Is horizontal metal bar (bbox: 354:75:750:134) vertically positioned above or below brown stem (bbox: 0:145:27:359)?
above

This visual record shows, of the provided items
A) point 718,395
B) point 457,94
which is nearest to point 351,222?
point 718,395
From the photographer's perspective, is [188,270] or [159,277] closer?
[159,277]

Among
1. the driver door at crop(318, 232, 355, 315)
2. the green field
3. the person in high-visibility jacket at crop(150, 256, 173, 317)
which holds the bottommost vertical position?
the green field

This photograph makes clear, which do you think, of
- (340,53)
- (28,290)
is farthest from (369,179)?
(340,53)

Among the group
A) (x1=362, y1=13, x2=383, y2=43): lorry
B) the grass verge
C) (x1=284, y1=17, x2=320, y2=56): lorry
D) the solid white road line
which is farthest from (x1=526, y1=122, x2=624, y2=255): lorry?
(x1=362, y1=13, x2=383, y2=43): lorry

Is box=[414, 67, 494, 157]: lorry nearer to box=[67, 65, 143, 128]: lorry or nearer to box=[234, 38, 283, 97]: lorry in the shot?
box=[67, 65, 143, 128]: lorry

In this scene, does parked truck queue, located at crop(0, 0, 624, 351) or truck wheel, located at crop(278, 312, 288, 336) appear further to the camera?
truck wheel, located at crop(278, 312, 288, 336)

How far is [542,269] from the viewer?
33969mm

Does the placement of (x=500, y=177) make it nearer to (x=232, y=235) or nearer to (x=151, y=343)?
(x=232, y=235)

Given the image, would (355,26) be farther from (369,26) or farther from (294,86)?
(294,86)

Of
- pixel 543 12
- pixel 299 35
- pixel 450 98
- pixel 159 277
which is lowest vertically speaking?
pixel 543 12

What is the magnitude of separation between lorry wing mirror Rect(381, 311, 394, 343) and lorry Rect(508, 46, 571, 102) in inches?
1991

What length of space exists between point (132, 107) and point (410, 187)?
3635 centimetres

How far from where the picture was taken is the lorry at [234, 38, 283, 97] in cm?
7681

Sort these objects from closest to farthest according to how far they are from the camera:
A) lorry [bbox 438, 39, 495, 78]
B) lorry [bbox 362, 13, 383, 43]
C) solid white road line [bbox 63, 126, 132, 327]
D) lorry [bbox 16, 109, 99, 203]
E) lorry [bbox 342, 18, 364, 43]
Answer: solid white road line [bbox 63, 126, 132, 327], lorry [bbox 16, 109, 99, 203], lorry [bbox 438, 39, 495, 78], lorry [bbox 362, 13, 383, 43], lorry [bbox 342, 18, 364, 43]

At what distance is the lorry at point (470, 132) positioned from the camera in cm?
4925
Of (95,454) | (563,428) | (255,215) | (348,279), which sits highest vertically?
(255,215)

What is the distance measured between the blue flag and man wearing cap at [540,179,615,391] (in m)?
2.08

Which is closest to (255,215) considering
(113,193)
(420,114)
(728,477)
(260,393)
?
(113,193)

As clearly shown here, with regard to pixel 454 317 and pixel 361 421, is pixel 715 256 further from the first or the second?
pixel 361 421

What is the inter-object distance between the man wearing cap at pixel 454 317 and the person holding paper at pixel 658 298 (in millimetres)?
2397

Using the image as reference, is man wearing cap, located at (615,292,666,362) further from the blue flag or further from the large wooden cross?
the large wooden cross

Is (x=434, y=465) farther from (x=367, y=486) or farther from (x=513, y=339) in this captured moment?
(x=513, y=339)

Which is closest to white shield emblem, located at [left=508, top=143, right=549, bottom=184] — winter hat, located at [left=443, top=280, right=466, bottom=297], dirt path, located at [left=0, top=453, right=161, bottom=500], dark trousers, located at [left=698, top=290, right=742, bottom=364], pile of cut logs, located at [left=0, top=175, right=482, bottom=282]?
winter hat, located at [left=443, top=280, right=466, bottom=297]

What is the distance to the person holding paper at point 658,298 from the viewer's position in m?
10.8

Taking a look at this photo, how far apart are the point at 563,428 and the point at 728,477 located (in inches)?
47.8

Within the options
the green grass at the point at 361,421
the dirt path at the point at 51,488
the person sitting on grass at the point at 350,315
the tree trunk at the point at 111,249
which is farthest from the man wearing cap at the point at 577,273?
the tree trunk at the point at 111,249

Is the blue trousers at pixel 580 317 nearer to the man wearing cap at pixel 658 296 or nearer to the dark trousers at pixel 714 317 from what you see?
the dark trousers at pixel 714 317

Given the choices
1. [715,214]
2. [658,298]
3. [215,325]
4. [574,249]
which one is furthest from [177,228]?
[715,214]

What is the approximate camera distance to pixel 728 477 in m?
+---+
Please set down all of the entries above again, word for word.

Is horizontal metal bar (bbox: 354:75:750:134) vertically positioned above or below brown stem (bbox: 0:145:27:359)?
above

This visual record shows, of the provided items
A) point 718,395
B) point 457,94
which is nearest to point 351,222?
point 718,395
From the photographer's perspective, is [188,270] or [159,277] closer?
[159,277]

Among
1. the driver door at crop(318, 232, 355, 315)
2. the green field
3. the person in high-visibility jacket at crop(150, 256, 173, 317)
which holds the bottommost vertical position?
the green field

This photograph makes clear, which do you think, of
- (340,53)
- (28,290)
is farthest from (369,179)?
(340,53)

Among the group
A) (x1=362, y1=13, x2=383, y2=43): lorry
B) the grass verge
C) (x1=284, y1=17, x2=320, y2=56): lorry
D) the solid white road line
which is farthest from (x1=526, y1=122, x2=624, y2=255): lorry?
(x1=362, y1=13, x2=383, y2=43): lorry

Is box=[414, 67, 494, 157]: lorry nearer to box=[67, 65, 143, 128]: lorry or nearer to box=[234, 38, 283, 97]: lorry in the shot?
box=[67, 65, 143, 128]: lorry

In this scene, does parked truck queue, located at crop(0, 0, 624, 351) or truck wheel, located at crop(278, 312, 288, 336) appear further to the camera?
truck wheel, located at crop(278, 312, 288, 336)

How far is [542,269] from the viewer?
33969mm

Does the placement of (x=500, y=177) make it nearer to (x=232, y=235) or nearer to (x=151, y=343)?
(x=232, y=235)

Given the image, would (355,26) be farther from (369,26) or farther from (294,86)?
(294,86)

Of
- pixel 543 12
- pixel 299 35
- pixel 450 98
- pixel 159 277
which is lowest vertically speaking?
pixel 543 12

What is the magnitude of separation between lorry wing mirror Rect(381, 311, 394, 343) and lorry Rect(508, 46, 571, 102) in inches?
1991

What length of space exists between point (132, 107) and point (410, 187)?
3635 centimetres

How far from where the picture was taken is the lorry at [234, 38, 283, 97] in cm?
7681

Sort these objects from closest to farthest according to how far they are from the camera:
A) lorry [bbox 438, 39, 495, 78]
B) lorry [bbox 362, 13, 383, 43]
C) solid white road line [bbox 63, 126, 132, 327]
D) lorry [bbox 16, 109, 99, 203]
E) lorry [bbox 342, 18, 364, 43]
Answer: solid white road line [bbox 63, 126, 132, 327], lorry [bbox 16, 109, 99, 203], lorry [bbox 438, 39, 495, 78], lorry [bbox 362, 13, 383, 43], lorry [bbox 342, 18, 364, 43]

At what distance is the lorry at point (470, 132) positioned from the camera in cm?
4925
Of (95,454) | (563,428) | (255,215) | (348,279), which sits highest vertically?
(255,215)

What is the distance measured between the blue flag and man wearing cap at [540,179,615,391] (in m)?
2.08

Which is closest to (255,215) considering
(113,193)
(420,114)
(728,477)
(260,393)
?
(113,193)

As clearly shown here, with regard to pixel 454 317 and pixel 361 421, is pixel 715 256 further from the first or the second?
pixel 361 421

What is the inter-object distance between the man wearing cap at pixel 454 317 and the person holding paper at pixel 658 298 (in millimetres)?
2397

Using the image as reference, is man wearing cap, located at (615,292,666,362) further from the blue flag or further from the large wooden cross?
the large wooden cross

Is (x=434, y=465) farther from (x=367, y=486) or farther from (x=513, y=339) in this captured moment?
(x=513, y=339)

Which is closest to white shield emblem, located at [left=508, top=143, right=549, bottom=184] — winter hat, located at [left=443, top=280, right=466, bottom=297], dirt path, located at [left=0, top=453, right=161, bottom=500], dark trousers, located at [left=698, top=290, right=742, bottom=364], pile of cut logs, located at [left=0, top=175, right=482, bottom=282]?
winter hat, located at [left=443, top=280, right=466, bottom=297]

What is the distance to the person holding paper at point 658,298 from the viewer's position in m?
10.8

Taking a look at this photo, how far apart are the point at 563,428 and the point at 728,477 located (in inches)?
47.8

Within the options
the green grass at the point at 361,421
the dirt path at the point at 51,488
the person sitting on grass at the point at 350,315
the tree trunk at the point at 111,249
which is farthest from the man wearing cap at the point at 577,273?
the tree trunk at the point at 111,249

Is the blue trousers at pixel 580 317 nearer to the man wearing cap at pixel 658 296 or nearer to the dark trousers at pixel 714 317 from what you see?
the dark trousers at pixel 714 317

Given the choices
1. [715,214]
2. [658,298]
3. [215,325]
4. [574,249]
which one is furthest from [177,228]?
[715,214]

What is the approximate camera distance to pixel 728 477 in m?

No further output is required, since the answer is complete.